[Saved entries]
********

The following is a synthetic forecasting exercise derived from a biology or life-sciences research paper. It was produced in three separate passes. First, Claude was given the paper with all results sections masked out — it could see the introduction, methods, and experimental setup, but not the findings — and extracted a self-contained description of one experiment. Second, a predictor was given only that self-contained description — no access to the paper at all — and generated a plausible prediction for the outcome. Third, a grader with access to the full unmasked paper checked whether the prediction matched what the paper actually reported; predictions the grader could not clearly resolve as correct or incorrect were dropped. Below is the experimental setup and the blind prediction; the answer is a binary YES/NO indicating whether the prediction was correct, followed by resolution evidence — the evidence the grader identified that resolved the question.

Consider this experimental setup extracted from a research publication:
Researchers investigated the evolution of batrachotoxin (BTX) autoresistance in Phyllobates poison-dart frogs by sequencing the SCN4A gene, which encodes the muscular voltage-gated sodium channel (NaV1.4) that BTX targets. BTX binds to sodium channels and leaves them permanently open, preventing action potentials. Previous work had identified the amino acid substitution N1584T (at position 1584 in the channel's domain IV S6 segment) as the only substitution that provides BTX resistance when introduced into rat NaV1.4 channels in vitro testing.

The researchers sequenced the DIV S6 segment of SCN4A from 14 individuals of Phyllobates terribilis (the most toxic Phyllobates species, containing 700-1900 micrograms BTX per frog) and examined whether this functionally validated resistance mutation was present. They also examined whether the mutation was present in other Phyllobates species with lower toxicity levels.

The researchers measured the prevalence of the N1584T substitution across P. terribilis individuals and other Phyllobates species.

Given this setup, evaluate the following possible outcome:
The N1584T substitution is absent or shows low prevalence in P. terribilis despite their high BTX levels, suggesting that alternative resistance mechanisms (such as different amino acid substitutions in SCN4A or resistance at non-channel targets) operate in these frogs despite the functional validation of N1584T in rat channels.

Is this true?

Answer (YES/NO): YES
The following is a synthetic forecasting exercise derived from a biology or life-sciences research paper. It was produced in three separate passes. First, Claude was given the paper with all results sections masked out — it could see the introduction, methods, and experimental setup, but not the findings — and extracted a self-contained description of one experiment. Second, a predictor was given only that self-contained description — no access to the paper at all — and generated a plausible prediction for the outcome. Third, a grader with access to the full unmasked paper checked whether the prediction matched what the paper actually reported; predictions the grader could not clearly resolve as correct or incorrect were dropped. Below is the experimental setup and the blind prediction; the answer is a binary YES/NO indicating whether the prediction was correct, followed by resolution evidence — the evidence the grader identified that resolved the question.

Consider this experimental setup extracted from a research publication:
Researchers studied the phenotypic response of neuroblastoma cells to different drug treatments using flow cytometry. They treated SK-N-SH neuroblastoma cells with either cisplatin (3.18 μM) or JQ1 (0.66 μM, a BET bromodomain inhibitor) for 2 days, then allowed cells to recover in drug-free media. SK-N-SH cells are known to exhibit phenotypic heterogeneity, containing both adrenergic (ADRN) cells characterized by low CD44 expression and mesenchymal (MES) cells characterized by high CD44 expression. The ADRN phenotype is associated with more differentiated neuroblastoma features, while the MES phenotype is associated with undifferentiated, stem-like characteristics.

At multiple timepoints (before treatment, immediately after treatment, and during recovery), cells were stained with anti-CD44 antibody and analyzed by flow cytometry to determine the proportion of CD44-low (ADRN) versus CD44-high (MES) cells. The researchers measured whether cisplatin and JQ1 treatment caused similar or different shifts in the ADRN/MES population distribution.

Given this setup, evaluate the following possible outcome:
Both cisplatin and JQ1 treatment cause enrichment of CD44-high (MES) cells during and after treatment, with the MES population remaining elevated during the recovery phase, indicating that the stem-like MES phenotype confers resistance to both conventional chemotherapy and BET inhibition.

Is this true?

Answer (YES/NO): NO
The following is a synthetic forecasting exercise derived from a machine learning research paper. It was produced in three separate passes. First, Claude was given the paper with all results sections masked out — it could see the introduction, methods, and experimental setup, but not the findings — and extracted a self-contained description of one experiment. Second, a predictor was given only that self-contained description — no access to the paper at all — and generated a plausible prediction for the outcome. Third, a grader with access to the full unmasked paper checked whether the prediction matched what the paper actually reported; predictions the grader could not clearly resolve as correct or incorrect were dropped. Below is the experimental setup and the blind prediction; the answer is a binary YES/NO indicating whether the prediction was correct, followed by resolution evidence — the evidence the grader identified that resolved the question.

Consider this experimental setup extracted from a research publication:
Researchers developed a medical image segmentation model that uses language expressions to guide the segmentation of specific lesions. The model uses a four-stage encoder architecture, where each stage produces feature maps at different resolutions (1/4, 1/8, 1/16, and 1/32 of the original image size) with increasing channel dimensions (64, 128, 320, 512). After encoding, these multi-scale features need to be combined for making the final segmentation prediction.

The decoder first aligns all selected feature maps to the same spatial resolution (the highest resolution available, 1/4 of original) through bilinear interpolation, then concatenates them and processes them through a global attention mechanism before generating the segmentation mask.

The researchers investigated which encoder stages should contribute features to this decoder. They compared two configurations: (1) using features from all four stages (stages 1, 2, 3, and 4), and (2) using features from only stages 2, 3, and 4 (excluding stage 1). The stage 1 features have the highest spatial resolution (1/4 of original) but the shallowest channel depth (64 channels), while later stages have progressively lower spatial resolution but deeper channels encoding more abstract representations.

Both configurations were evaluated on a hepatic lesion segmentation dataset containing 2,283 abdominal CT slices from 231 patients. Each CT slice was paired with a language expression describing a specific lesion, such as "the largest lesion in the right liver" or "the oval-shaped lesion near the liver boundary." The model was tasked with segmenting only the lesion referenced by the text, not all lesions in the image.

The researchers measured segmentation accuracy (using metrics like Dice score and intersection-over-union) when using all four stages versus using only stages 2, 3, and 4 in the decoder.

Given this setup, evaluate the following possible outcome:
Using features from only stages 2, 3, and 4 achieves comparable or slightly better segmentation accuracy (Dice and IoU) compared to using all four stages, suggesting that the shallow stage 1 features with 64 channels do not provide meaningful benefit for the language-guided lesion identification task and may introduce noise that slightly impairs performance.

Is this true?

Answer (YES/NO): YES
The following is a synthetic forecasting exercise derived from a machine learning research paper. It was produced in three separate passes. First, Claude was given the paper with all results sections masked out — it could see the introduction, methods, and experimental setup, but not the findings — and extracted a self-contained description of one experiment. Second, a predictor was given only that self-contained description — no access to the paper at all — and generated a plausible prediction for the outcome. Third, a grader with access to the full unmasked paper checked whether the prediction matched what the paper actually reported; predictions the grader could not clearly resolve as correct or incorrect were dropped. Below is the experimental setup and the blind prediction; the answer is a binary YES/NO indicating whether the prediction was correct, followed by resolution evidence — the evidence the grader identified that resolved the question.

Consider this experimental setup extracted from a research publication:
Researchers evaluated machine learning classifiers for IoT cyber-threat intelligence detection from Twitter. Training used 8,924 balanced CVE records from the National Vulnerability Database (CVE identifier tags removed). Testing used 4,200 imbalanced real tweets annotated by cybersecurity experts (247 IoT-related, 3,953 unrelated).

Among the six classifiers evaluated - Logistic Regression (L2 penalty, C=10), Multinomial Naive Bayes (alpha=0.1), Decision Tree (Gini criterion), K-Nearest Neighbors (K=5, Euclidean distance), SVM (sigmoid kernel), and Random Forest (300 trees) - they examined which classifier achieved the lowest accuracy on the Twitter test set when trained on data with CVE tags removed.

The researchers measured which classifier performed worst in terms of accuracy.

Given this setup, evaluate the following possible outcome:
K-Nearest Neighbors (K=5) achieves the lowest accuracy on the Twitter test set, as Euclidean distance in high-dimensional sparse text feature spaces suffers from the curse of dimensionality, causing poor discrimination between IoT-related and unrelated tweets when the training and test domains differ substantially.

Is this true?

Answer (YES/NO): NO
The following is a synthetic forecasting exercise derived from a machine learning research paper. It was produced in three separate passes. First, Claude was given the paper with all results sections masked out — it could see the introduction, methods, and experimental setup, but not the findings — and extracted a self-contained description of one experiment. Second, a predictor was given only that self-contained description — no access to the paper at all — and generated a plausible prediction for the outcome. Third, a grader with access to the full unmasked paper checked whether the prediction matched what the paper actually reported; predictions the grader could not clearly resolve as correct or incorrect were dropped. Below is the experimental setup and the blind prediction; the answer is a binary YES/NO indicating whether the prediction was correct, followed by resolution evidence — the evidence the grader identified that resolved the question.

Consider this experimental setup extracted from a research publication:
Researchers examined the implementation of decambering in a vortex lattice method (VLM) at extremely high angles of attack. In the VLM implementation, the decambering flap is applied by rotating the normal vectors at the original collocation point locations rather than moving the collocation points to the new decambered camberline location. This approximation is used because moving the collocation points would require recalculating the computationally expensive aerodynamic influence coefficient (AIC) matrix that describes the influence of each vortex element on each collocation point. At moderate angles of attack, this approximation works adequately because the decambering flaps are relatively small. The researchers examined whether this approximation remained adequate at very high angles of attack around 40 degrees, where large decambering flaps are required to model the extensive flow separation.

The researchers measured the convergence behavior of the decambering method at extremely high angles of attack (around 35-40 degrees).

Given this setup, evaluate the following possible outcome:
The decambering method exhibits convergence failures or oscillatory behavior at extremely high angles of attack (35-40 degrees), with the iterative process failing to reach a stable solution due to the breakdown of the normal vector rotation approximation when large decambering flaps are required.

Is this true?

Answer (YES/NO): YES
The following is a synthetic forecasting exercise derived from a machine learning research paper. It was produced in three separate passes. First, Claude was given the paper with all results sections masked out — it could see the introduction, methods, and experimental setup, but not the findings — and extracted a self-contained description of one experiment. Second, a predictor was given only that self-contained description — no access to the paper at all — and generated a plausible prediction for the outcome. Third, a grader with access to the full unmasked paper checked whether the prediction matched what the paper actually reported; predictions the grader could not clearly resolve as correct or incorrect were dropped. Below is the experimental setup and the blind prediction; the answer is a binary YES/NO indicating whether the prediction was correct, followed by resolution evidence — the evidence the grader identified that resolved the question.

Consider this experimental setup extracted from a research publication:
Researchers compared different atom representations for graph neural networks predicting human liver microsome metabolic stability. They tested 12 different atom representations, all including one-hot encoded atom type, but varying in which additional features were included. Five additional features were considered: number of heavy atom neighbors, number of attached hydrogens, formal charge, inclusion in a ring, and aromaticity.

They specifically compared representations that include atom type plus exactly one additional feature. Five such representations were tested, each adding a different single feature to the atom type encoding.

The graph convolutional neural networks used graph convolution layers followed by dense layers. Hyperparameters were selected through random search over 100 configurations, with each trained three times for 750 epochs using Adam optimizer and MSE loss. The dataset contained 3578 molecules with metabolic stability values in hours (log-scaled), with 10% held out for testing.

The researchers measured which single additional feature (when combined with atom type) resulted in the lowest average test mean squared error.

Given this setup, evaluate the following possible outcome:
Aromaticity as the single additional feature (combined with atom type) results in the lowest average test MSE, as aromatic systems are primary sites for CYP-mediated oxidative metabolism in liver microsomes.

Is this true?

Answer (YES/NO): NO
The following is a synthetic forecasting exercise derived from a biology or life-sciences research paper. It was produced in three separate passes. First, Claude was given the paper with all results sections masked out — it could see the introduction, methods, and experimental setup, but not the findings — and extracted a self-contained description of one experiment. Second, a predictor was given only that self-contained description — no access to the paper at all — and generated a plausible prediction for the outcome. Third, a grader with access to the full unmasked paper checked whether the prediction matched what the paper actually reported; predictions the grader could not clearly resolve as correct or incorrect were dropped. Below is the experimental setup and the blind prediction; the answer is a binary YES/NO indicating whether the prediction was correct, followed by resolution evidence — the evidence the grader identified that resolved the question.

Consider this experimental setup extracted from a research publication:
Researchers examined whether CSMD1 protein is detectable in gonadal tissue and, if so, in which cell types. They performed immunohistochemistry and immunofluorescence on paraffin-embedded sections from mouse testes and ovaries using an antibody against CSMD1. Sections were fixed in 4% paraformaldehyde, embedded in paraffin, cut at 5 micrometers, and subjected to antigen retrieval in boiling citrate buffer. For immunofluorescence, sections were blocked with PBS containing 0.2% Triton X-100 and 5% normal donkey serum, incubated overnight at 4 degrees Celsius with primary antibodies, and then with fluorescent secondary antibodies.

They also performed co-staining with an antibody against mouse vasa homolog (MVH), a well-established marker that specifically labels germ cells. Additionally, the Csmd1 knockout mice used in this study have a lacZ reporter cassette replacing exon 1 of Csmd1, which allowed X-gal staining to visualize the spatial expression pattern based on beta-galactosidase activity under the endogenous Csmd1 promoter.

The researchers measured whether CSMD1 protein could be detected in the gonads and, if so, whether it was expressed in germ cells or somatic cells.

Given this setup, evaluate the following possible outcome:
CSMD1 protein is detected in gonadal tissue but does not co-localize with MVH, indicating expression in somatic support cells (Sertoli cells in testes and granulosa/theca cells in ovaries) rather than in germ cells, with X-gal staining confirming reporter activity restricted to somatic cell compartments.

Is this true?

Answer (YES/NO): NO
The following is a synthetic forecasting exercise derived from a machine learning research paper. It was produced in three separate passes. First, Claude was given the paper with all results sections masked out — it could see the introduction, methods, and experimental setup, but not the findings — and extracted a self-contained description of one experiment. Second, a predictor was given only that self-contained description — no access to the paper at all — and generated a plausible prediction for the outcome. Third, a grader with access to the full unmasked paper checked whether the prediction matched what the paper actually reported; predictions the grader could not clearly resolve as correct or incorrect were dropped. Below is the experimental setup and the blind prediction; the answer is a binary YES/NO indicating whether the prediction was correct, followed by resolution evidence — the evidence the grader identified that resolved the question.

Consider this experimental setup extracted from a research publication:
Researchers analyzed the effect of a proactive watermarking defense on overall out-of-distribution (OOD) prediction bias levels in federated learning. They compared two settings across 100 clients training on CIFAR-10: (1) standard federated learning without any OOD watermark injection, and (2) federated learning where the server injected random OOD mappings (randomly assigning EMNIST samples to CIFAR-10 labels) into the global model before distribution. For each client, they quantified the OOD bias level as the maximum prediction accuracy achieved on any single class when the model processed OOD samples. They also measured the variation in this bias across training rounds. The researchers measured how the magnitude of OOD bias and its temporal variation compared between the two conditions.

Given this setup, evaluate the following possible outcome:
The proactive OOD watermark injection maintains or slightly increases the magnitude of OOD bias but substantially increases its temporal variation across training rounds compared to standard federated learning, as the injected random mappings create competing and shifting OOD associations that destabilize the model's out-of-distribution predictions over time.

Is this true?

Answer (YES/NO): NO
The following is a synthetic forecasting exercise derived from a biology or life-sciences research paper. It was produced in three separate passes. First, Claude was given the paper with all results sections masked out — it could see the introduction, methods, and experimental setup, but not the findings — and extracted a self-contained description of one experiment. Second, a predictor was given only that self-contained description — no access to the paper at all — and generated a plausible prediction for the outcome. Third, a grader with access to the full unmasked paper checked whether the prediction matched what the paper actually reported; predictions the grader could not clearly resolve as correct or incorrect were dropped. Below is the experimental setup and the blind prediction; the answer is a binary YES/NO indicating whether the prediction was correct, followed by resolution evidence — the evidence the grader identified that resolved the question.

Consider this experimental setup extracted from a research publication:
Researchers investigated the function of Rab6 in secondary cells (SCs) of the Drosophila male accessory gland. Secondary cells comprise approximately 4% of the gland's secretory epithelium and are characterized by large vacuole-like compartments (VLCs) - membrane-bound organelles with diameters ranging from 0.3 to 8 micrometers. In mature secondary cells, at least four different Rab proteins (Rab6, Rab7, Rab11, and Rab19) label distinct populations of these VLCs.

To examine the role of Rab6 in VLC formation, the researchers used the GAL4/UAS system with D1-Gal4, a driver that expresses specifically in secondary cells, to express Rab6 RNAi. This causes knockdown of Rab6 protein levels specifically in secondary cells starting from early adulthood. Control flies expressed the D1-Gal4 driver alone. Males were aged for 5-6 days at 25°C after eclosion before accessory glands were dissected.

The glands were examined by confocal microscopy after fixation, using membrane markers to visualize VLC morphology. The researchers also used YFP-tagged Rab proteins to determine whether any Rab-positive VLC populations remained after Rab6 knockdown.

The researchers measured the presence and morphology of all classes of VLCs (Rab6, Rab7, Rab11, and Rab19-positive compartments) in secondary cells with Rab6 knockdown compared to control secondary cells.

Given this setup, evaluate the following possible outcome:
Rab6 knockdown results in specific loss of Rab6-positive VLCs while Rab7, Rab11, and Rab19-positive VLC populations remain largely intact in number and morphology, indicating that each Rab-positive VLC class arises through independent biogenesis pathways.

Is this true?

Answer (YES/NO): NO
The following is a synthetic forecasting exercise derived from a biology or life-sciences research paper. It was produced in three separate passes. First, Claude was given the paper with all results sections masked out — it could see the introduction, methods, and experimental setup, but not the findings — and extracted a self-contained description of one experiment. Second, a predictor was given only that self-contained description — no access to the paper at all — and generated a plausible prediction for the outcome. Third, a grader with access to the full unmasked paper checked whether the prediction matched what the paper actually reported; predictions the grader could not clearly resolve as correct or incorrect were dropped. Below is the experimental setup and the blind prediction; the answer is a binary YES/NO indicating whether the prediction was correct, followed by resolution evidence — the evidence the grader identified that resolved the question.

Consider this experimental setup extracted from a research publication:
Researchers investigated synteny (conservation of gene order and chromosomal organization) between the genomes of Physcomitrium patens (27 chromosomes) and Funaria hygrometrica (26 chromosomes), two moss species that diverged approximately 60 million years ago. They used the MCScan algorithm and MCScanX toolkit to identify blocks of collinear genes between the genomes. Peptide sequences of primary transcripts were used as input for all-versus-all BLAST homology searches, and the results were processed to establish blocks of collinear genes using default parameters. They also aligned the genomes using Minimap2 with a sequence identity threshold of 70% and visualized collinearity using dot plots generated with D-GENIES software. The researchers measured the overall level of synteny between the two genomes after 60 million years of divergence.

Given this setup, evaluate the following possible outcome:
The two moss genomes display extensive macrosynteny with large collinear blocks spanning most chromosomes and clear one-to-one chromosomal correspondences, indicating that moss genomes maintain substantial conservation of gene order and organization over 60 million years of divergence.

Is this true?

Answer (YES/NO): YES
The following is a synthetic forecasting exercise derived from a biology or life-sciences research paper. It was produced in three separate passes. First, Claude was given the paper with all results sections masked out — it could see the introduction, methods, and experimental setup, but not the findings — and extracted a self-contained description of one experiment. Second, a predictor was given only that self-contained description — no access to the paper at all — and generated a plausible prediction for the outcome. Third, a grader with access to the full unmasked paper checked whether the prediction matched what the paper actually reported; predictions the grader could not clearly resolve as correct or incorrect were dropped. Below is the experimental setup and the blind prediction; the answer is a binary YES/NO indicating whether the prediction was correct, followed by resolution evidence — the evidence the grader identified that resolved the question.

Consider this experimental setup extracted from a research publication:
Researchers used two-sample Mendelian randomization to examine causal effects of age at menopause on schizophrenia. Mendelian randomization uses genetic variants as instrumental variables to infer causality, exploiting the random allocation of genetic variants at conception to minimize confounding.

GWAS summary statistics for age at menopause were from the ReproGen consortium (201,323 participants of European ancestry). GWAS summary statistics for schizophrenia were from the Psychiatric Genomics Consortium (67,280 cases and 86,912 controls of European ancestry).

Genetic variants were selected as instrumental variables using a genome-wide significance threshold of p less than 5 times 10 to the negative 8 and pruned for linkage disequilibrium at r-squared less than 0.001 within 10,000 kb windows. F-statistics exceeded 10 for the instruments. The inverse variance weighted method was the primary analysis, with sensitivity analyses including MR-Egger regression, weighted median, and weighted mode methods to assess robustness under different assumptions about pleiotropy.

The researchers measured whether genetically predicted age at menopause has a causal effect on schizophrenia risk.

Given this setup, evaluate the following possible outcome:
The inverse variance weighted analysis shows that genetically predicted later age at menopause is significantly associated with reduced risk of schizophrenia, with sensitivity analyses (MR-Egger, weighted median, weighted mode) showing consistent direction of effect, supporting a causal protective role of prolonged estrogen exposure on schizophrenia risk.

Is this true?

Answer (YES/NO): NO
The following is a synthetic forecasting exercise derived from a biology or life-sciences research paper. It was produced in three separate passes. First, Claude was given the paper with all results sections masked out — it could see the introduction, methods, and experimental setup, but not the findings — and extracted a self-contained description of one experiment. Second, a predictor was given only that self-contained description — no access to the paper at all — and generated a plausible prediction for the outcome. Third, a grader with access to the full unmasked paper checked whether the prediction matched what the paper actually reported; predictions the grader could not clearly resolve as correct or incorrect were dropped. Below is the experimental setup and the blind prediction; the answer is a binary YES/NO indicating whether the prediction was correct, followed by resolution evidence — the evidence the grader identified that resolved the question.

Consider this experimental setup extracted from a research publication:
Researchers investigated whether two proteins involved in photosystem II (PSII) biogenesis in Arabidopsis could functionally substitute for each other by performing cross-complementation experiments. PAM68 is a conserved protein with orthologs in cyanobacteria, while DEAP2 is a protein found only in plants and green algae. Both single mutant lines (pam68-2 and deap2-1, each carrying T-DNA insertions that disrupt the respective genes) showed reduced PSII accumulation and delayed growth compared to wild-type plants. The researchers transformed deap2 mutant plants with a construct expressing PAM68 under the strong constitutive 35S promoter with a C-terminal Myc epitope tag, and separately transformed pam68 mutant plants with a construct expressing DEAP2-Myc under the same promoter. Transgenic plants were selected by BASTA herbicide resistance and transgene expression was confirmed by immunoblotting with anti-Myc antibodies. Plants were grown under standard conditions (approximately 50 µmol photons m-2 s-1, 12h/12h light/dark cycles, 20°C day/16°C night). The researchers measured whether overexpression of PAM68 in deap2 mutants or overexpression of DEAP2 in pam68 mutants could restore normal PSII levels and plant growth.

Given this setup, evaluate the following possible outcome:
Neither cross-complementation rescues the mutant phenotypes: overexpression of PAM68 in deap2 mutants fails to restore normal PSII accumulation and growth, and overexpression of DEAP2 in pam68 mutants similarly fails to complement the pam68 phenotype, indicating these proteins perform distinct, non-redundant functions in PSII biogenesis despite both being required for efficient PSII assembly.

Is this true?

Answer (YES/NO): NO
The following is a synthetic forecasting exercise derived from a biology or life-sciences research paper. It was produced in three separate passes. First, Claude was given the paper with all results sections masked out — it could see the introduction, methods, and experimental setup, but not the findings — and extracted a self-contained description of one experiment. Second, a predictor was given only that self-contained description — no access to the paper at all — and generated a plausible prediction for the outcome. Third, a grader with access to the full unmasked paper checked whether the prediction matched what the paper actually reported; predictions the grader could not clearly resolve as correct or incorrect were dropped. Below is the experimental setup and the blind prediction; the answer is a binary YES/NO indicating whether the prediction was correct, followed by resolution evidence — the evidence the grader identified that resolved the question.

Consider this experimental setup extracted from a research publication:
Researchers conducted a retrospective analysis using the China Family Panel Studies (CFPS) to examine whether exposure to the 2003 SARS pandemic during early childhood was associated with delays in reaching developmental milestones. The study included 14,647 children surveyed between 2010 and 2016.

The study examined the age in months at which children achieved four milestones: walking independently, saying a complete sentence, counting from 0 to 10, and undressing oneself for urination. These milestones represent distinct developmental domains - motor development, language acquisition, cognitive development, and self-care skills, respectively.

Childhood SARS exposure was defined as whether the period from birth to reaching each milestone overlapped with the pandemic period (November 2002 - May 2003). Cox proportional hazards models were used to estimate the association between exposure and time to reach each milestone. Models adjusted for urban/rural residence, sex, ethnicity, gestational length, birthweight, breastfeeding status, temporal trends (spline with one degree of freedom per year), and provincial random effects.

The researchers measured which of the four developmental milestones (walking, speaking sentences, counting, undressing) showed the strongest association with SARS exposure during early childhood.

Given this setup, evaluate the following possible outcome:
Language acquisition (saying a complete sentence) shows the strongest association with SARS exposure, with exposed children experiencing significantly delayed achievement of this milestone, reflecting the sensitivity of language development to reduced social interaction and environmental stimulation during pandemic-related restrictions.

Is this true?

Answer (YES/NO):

********

> **Work to be completed**
The answer consists of every line above in which the word "average" occurs.

> **Expected answer**
The researchers measured which single additional feature (when combined with atom type) resulted in the lowest average test mean squared error.
Aromaticity as the single additional feature (combined with atom type) results in the lowest average test MSE, as aromatic systems are primary sites for CYP-mediated oxidative metabolism in liver microsomes.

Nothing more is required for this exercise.